One problem that Haiti shares with a lot of places is violence against women. It can take all sorts of forms, from subtle to non-too-subtle, from bad but mild to life-threateningly severe.
This violence presents a significant task for CLM. Even if we were to set aside fundamental principles like equal rights and fair treatment of women, even if we were to resist carrying out what could seem like a feminist agenda, the simple truth is that violence against women is a major source of the extreme poverty we’re trying to fight. Until women control reliable, independent sources of income, we will be unable to help them ensure that their families eat regularly and that their children are in school. In Haiti, women are typically the ones who take ultimate responsibility for the well being of the members of their household. Whether it is the woman or the man who manages to bring resources into the home – whether in cash or commodities – it is the women who turn those resources into food on the table and any other purchases that need to be made.
In homes where the women have to protect those resources from violent men who have their own agendas, the family suffers. Children get less to eat. Money for important other expenses gets diverted. Given that women are left with the responsibility for their children’s well being, they must have the power to make decisions about whatever resources are available. Even if violence against them were wrong for no other reason, it would still be dangerous because of the way it threatens a family’s livelihood. We take any violence against our members very seriously, and violence perpetrated by husbands is no exception.
So when Martinière received a call on Thursday night that Ifania, one of his members in an area called Nan Mango, had been beaten badly by her husband, we decided we had to act. We couldn’t go that night. The road to Nan Mango is hard in the best of times. It would have been almost unmanageable at night. But early Friday morning, four of us got on our motorcycles and went up to see what we could do. This delegasyon, or “delegation,” included Martinière, Orweeth, a very senior case manager named Lissage, and me. When we arrived, we found Ifania and Grenn, her husband, with over two dozen other community members of all ages, in front of the small straw shack where the couple lives with their two little boys. A few of the neighborhood’s older men suggested that we all sit around under the roof of the new house that CLM is helping the couple build. The support posts are up, and the tin roofing is in place. Only the walls remain to be filled in. It made for a nice, shaded meeting space.
Lissage did most of the talking for our team. In Creole, his name means “he’s wise,” or “he’s polite,” but everyone just calls him “S.” S explained that we do not permit our CLM members to behave badly towards their family members or neighbors, but that we will not accept their suffering any sort of abuse, either. CLM members are our sisters, our mothers, and our daughters as well. We stand by them. He said that we had come because we heard that Ifania had been beaten. We could see where her face and arm were swollen. We wanted to get to the bottom of things. He said that each would have a chance to tell their side of the story.

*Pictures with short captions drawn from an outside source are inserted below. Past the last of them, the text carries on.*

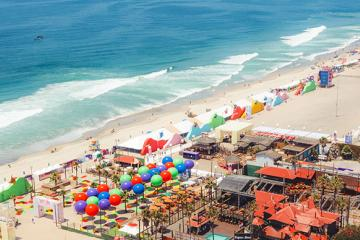 Baja Beach Fest did not generate a new COVID-19 outbreak, according...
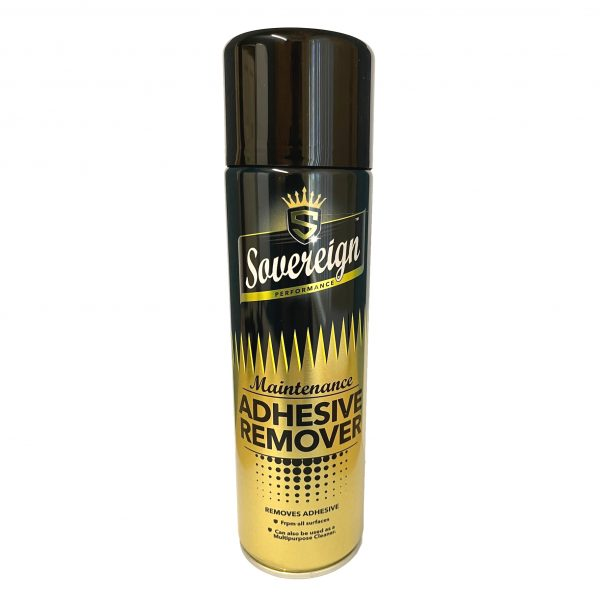 sovereign adhesive remover 500ml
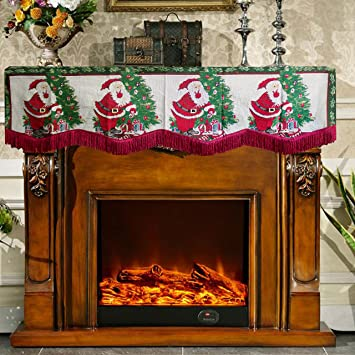 Christmas Fire Place.Asunflower Christmas Fireplace Mantle Scarf With Tassel Trim For Holiday Fireplace Decoration Santa Claus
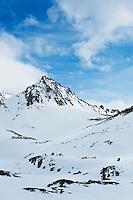 Winter mountain peak, Sierra Nevada mountains, California, USA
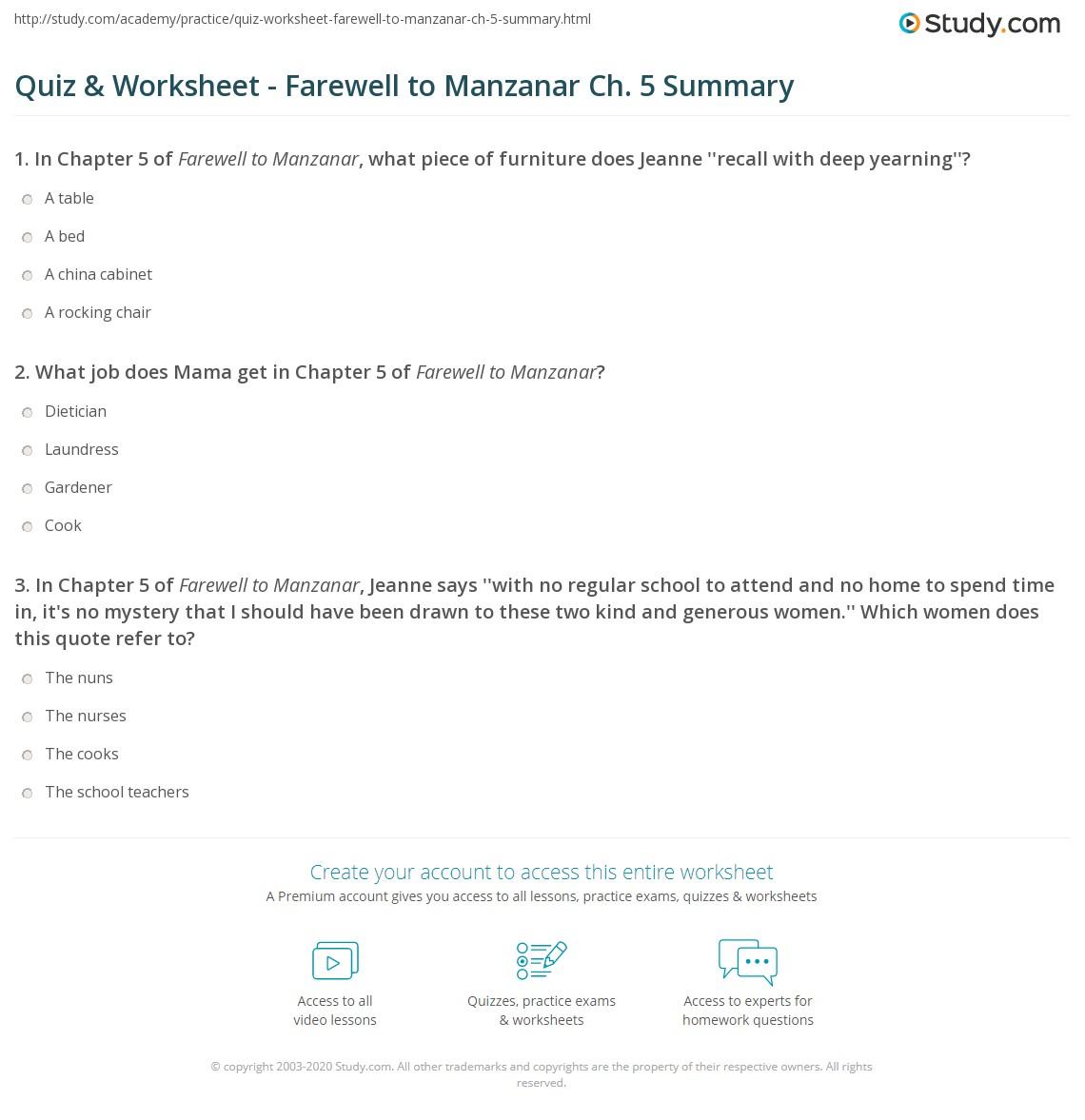 quiz worksheet farewell to manzanar ch 5 summary. Black Bedroom Furniture Sets. Home Design Ideas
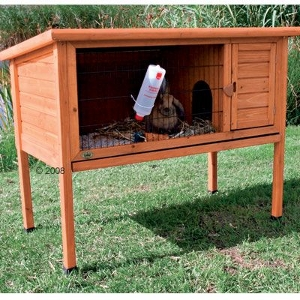 Outdoor Rabbit Hutch Trixie Natura Single garden hutch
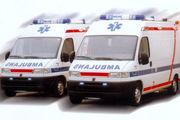 افزودن ۱۰۰۰ دستگاه آمبولانس به ناوگان اورژانس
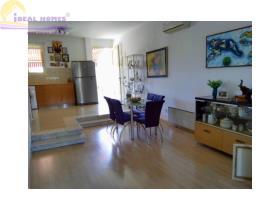 Image No.3-Maison de ville de 3 chambres à vendre à Limassol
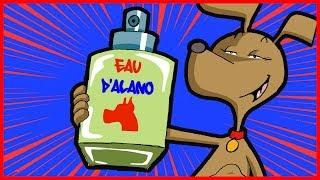 PARODIE CANI E PADRONI VIDEO ANIMALI Video divertenti Vignette animate Video divertentissimi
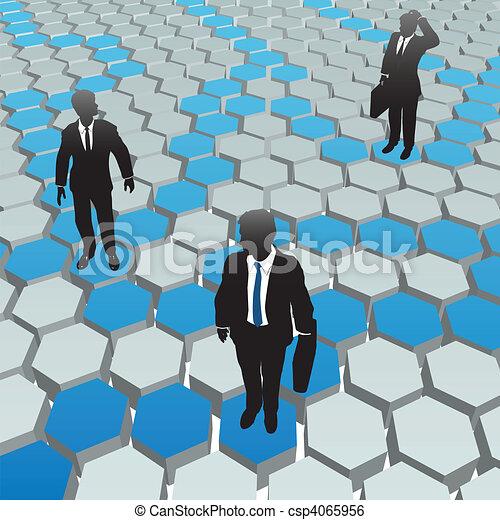 Business people social media hexagon network - csp4065956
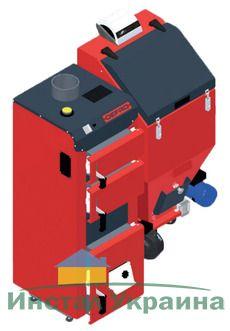 Твердотопливный котел Defro DUO MINI 14 кВт
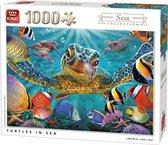 Afbeelding van King Puzzel 1000 Stukjes (68 x 49 cm) - Schildpad - Legpuzzel - Dieren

Ifania explained that the problem started when she discovered that 500 gourds she had hidden in her shack were missing. The discovery came, she said, just after Grenn had asked her for the same sum to help him get to Pòtoprens, where he had been offered a week of construction work. When she told him that she couldn’t give him the money, he got mad, but initially said nothing. Shortly thereafter, the money disappeared. When she noticed her loss, she looked through the house and discovered that not just 500, but 1500, gourds were missing. This was money she had been saving by putting aside a small portion of the 300-gourd stipend we give to members each week for the program’s first six months.
When she made the discovery, she confronted Grenn, but he denied having taken anything. She later went across the road to his mistress’s house, and asked her for the money. The mistress, rather than telling Ifania that she didn’t know what she was talking about, said that when a man gives her money, it’s hers to keep. That’s all that Ifania needed to hear, because it confirmed her suspicion that her husband had used some of the money as a gift for his other woman.
She started screaming, raising a ruckus. Grenn came and tried to drive her out of the other woman’s yard. In the struggle, Grenn hit her in the face. In the course of dragging her back to their house, he hurt her arm. When they got back, he continued to hit her, pushing her into and knocking down their shack. He then ran off to spend the night with his stepbrother. She found a kind, older neighbor, who helped her stand the shack back up so that she and her little boys would have a place to sleep.
Grenn’s version was different. He said that Ifania was making a lot of noise over nothing, that he hadn’t beaten her, that, on the contrary, she had fallen while trying to attack the other woman, and that she either lost the money or still had it because he didn’t know anything about it. He is the man, he said. He doesn’t take money from his wife. He gives it to her. He is the one who brought her the support posts and the planks that are being used to construct her new house. (CLM only provides the roofing material and a little cement.) He also has added a pig and a goat to the animals we have given her, and he takes care of both her animals and his own.
I’m making it all sound clearer and more orderly than it was. There were multiple interruptions. Three or four people would talk at once. A couple of times, Grenn seemed to want to leave, but S would call him back. Several times, Grenn would start shouting his defenses and explanations while others were talking. Once, S started to get fed up. He told Orweeth to go down the road, where he’d get a cellphone signal, and call the nearest justice of the peace. “Ask him,” he said, “whether we should bring Grenn to jail in Chanbo or Domon.” Grenn settled right down, and a couple of older men asked Orweeth to hold off.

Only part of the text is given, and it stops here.